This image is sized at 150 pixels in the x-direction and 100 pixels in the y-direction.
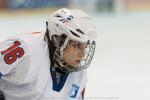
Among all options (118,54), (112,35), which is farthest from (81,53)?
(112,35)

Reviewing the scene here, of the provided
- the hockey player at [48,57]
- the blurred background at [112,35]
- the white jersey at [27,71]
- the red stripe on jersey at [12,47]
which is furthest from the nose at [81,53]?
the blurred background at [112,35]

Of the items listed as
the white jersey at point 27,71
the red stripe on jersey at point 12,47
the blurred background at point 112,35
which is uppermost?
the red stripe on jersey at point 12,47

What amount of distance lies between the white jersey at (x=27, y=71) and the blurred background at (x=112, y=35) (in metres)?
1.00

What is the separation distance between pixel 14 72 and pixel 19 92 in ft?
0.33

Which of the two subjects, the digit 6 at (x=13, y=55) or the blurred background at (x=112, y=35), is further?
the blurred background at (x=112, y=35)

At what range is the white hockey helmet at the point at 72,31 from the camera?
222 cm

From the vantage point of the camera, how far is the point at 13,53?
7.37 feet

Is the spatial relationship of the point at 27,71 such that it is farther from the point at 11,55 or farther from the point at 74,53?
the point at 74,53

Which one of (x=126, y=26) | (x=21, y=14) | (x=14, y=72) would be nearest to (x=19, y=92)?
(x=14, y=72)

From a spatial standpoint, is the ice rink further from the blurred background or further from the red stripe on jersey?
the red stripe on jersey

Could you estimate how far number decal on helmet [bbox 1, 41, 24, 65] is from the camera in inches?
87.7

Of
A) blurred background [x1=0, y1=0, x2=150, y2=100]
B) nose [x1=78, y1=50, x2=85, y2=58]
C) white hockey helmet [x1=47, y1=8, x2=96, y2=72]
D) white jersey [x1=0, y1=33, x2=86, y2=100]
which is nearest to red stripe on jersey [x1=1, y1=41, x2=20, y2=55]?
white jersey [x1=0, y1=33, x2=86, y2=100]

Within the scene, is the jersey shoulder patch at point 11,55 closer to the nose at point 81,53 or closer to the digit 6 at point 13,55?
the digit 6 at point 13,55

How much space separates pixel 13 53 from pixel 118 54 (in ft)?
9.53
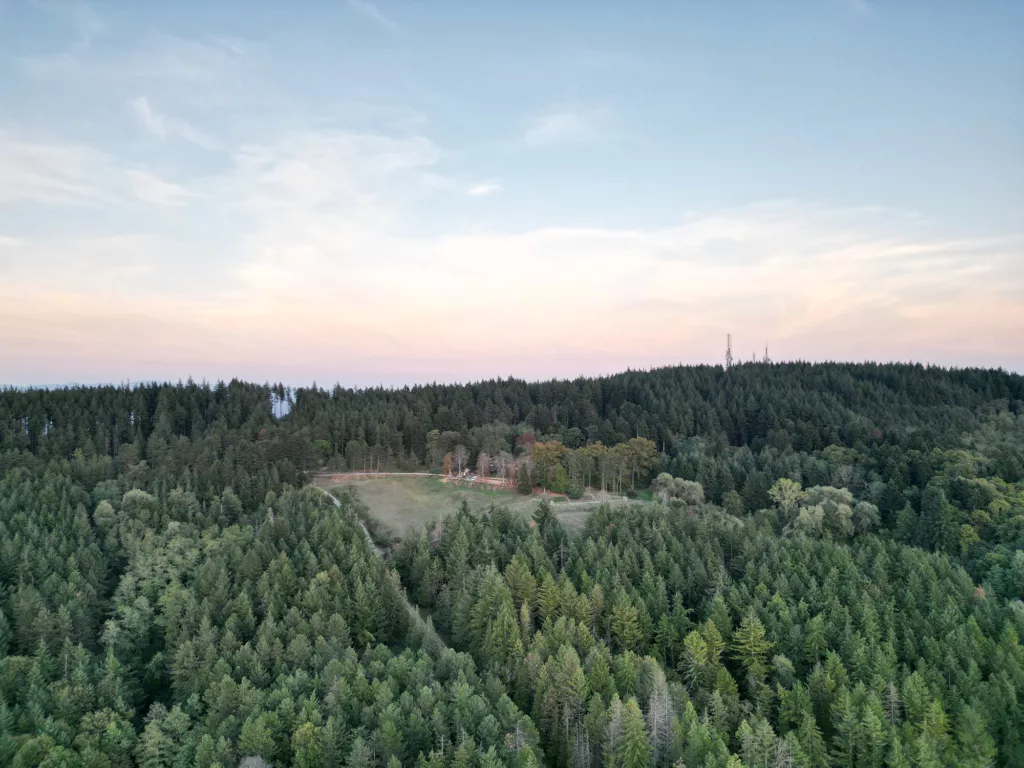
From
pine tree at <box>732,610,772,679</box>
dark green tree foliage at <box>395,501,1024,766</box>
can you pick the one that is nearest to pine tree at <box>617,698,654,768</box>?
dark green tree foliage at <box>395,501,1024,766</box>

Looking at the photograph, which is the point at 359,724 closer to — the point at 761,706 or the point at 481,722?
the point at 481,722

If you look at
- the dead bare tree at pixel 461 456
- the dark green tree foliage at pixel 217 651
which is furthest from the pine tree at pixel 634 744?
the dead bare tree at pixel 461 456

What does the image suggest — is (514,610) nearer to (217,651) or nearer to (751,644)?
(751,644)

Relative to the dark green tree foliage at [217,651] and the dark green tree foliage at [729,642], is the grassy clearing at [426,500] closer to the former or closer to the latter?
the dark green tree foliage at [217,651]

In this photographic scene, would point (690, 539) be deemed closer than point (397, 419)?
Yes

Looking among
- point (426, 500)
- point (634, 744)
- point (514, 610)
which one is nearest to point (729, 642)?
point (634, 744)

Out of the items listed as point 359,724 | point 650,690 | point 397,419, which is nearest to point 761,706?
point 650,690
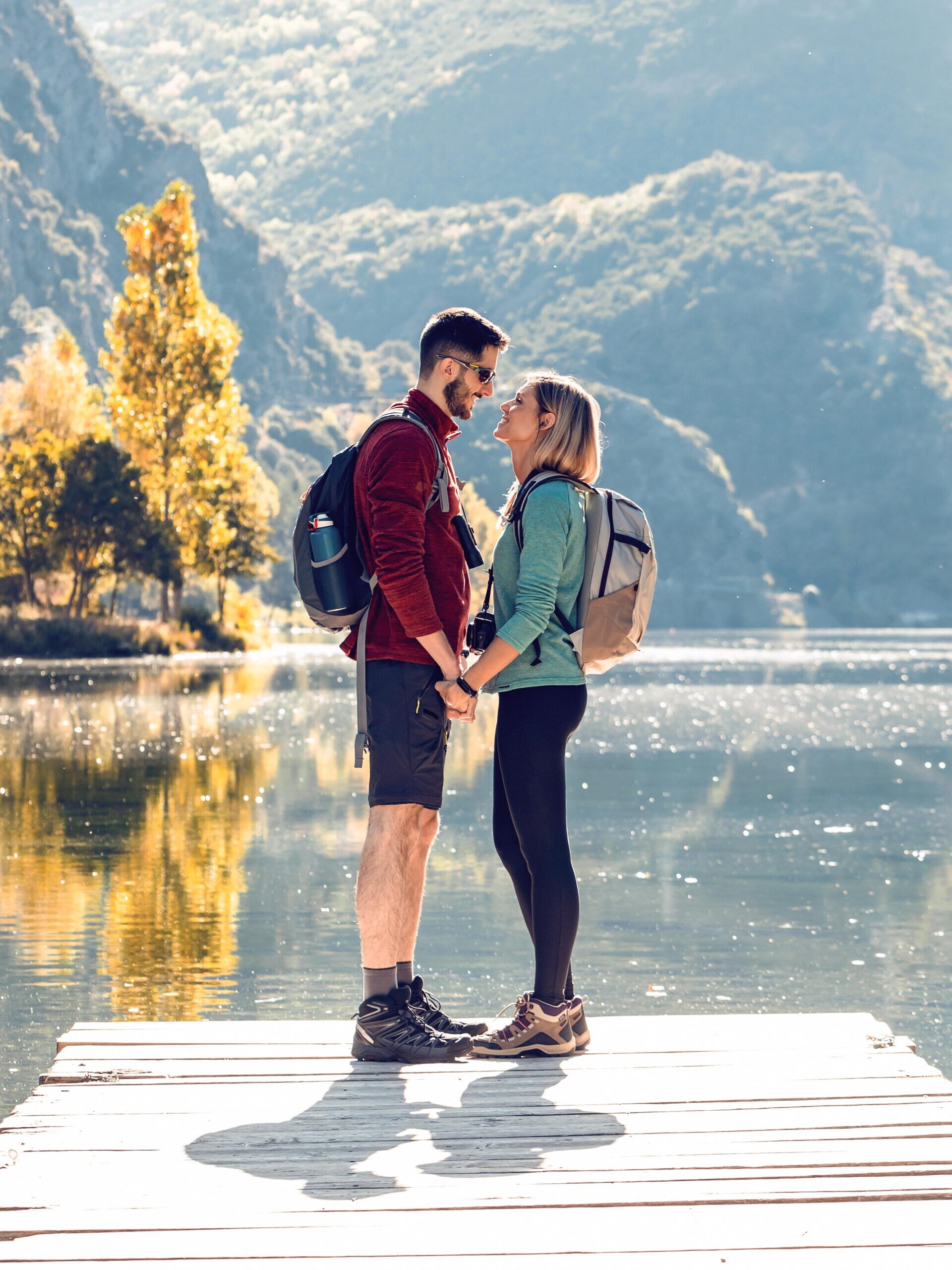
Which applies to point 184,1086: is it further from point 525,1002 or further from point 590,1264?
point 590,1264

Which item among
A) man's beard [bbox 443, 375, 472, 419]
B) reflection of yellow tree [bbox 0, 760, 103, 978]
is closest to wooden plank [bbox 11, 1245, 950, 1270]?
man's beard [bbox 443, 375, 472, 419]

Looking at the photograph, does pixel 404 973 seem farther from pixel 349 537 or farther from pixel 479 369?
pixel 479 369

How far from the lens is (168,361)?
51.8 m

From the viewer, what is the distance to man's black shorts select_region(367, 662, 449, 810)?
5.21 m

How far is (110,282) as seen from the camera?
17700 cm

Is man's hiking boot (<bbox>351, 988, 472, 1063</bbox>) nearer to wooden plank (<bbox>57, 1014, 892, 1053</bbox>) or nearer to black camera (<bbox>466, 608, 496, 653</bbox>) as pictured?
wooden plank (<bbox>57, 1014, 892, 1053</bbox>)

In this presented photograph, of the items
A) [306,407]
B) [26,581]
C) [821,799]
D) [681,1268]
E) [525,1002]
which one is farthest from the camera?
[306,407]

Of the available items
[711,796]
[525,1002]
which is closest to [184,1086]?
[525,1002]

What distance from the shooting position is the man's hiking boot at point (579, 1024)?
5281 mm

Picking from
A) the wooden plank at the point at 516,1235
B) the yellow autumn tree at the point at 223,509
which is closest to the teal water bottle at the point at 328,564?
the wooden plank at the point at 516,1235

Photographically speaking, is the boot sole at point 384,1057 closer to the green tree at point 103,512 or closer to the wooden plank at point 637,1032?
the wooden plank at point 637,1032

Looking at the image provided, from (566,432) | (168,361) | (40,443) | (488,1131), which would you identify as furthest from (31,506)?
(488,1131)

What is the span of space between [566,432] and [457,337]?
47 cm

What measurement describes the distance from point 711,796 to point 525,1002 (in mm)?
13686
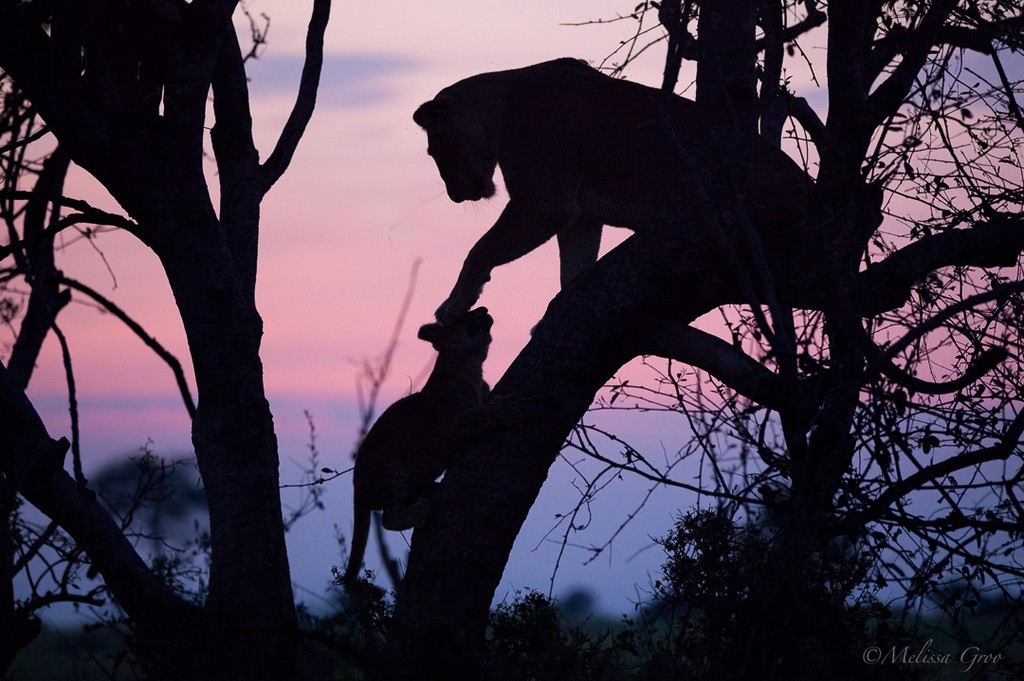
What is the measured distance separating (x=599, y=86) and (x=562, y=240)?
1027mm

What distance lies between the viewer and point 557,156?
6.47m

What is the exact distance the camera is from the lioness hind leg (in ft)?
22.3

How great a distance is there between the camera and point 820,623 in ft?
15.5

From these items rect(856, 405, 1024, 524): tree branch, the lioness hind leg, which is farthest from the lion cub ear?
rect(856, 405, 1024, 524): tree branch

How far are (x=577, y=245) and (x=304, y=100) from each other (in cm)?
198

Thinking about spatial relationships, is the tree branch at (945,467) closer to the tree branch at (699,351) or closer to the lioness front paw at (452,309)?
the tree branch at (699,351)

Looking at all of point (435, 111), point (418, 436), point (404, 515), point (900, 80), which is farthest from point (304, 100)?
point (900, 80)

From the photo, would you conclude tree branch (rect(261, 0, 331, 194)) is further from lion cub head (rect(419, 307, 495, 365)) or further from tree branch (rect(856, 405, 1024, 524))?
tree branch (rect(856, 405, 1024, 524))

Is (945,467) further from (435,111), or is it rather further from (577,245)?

|---|

Aim of the task - Reproduce all of the entries above word for word, but leave the pictures out.

Correct output -
This image is sized at 150 pixels in the x-direction and 100 pixels in the y-direction.
Among all options (118,54), (112,35), which is farthest from (81,53)?
(112,35)

Reviewing the scene here, of the provided
- the hockey player at [48,57]
- the blurred background at [112,35]
- the white jersey at [27,71]
- the red stripe on jersey at [12,47]
which is furthest from the nose at [81,53]?
the blurred background at [112,35]

Of the items listed as
the white jersey at point 27,71
the red stripe on jersey at point 12,47
the blurred background at point 112,35
which is uppermost?
the red stripe on jersey at point 12,47

What amount of distance lies between the white jersey at (x=27, y=71) and the blurred background at (x=112, y=35) (in metres)?
1.00

What is the separation distance between pixel 14 72 and pixel 19 92 in ft?
0.33

Which of the two subjects, the digit 6 at (x=13, y=55) or the blurred background at (x=112, y=35), is further?
the blurred background at (x=112, y=35)

At what range is the white hockey helmet at the point at 72,31 from the camera?
222 cm

From the vantage point of the camera, how far is the point at 13,53?
7.37 feet

Is the spatial relationship of the point at 27,71 such that it is farther from the point at 11,55 or farther from the point at 74,53?
the point at 74,53

Which one of (x=126, y=26) | (x=21, y=14) | (x=14, y=72) would be nearest to (x=19, y=92)?
(x=14, y=72)

From a spatial standpoint, is the ice rink further from the blurred background or further from the red stripe on jersey?
the red stripe on jersey

Could you estimate how far number decal on helmet [bbox 1, 41, 24, 65] is from the camera in inches?
87.7

Of
A) blurred background [x1=0, y1=0, x2=150, y2=100]
B) nose [x1=78, y1=50, x2=85, y2=58]
C) white hockey helmet [x1=47, y1=8, x2=96, y2=72]
D) white jersey [x1=0, y1=33, x2=86, y2=100]
which is nearest to red stripe on jersey [x1=1, y1=41, x2=20, y2=55]?
white jersey [x1=0, y1=33, x2=86, y2=100]

Within the scene, is the jersey shoulder patch at point 11,55 closer to the nose at point 81,53 or closer to the digit 6 at point 13,55?
the digit 6 at point 13,55

How much space separates pixel 13 53 from pixel 118 54 (in ft)?
9.53
From
pine tree at <box>732,610,772,679</box>
dark green tree foliage at <box>395,501,1024,766</box>
can you pick the one that is nearest to pine tree at <box>617,698,654,768</box>?
dark green tree foliage at <box>395,501,1024,766</box>

Looking at the photograph, which is the point at 359,724 closer to — the point at 761,706 or the point at 481,722?
the point at 481,722

If you look at
- the dead bare tree at pixel 461 456
- the dark green tree foliage at pixel 217 651
which is furthest from the pine tree at pixel 634 744?
the dead bare tree at pixel 461 456

What does the image suggest — is (514,610) nearer to (217,651) or nearer to (751,644)?
(751,644)

Relative to the dark green tree foliage at [217,651] and the dark green tree foliage at [729,642], is the grassy clearing at [426,500] closer to the former or closer to the latter?
the dark green tree foliage at [217,651]

In this photographic scene, would point (690, 539) be deemed closer than point (397, 419)?
Yes

Looking among
- point (426, 500)
- point (634, 744)
- point (514, 610)
which one is nearest to point (729, 642)?
point (634, 744)

Out of the items listed as point 359,724 | point 650,690 | point 397,419, which is nearest to point 761,706?
point 650,690
Which applies to point 184,1086: is it further from point 525,1002 or further from point 590,1264?
point 590,1264

Which item among
A) man's beard [bbox 443, 375, 472, 419]
B) reflection of yellow tree [bbox 0, 760, 103, 978]
is closest to wooden plank [bbox 11, 1245, 950, 1270]?
man's beard [bbox 443, 375, 472, 419]

Looking at the photograph, does pixel 404 973 seem farther from pixel 349 537 or farther from pixel 479 369?
pixel 479 369

How far from the lens is (168,361)?
51.8 m

From the viewer, what is the distance to man's black shorts select_region(367, 662, 449, 810)?
5.21 m

How far is (110,282) as seen from the camera?
17700 cm

Is man's hiking boot (<bbox>351, 988, 472, 1063</bbox>) nearer to wooden plank (<bbox>57, 1014, 892, 1053</bbox>) or nearer to black camera (<bbox>466, 608, 496, 653</bbox>) as pictured?
wooden plank (<bbox>57, 1014, 892, 1053</bbox>)

In this presented photograph, of the items
A) [306,407]
B) [26,581]
C) [821,799]
D) [681,1268]
E) [525,1002]
which one is farthest from the camera?
[306,407]

Of the available items
[711,796]
[525,1002]
which is closest to [184,1086]?
[525,1002]

What distance from the shooting position is the man's hiking boot at point (579, 1024)?
5281 mm

Picking from
A) the wooden plank at the point at 516,1235
B) the yellow autumn tree at the point at 223,509
which is closest to the teal water bottle at the point at 328,564?
the wooden plank at the point at 516,1235

Photographically speaking, is the boot sole at point 384,1057 closer to the green tree at point 103,512 or closer to the wooden plank at point 637,1032?
the wooden plank at point 637,1032

Looking at the image provided, from (566,432) | (168,361) | (40,443) | (488,1131), which would you identify as furthest from (31,506)?
(488,1131)

What is the span of space between [566,432] and [457,337]?
47 cm

What measurement describes the distance from point 711,796 to point 525,1002 (in mm)?
13686
What is the measured distance separating (x=599, y=86) and (x=562, y=240)?
1027mm

What distance lies between the viewer and point 557,156?
6.47m

What is the exact distance the camera is from the lioness hind leg (in ft)?
22.3

How great a distance is there between the camera and point 820,623 in ft?
15.5

From these items rect(856, 405, 1024, 524): tree branch, the lioness hind leg, which is farthest from the lion cub ear?
rect(856, 405, 1024, 524): tree branch

How far are (x=577, y=245) and (x=304, y=100) from each other (in cm)?
198

Thinking about spatial relationships, is the tree branch at (945,467) closer to the tree branch at (699,351) or closer to the lioness front paw at (452,309)?
the tree branch at (699,351)

Looking at all of point (435, 111), point (418, 436), point (404, 515), point (900, 80), which is farthest from point (304, 100)?
point (900, 80)

From the photo, would you conclude tree branch (rect(261, 0, 331, 194)) is further from lion cub head (rect(419, 307, 495, 365)) or further from tree branch (rect(856, 405, 1024, 524))?
tree branch (rect(856, 405, 1024, 524))

Is (945,467) further from (435,111), or is it rather further from (577,245)?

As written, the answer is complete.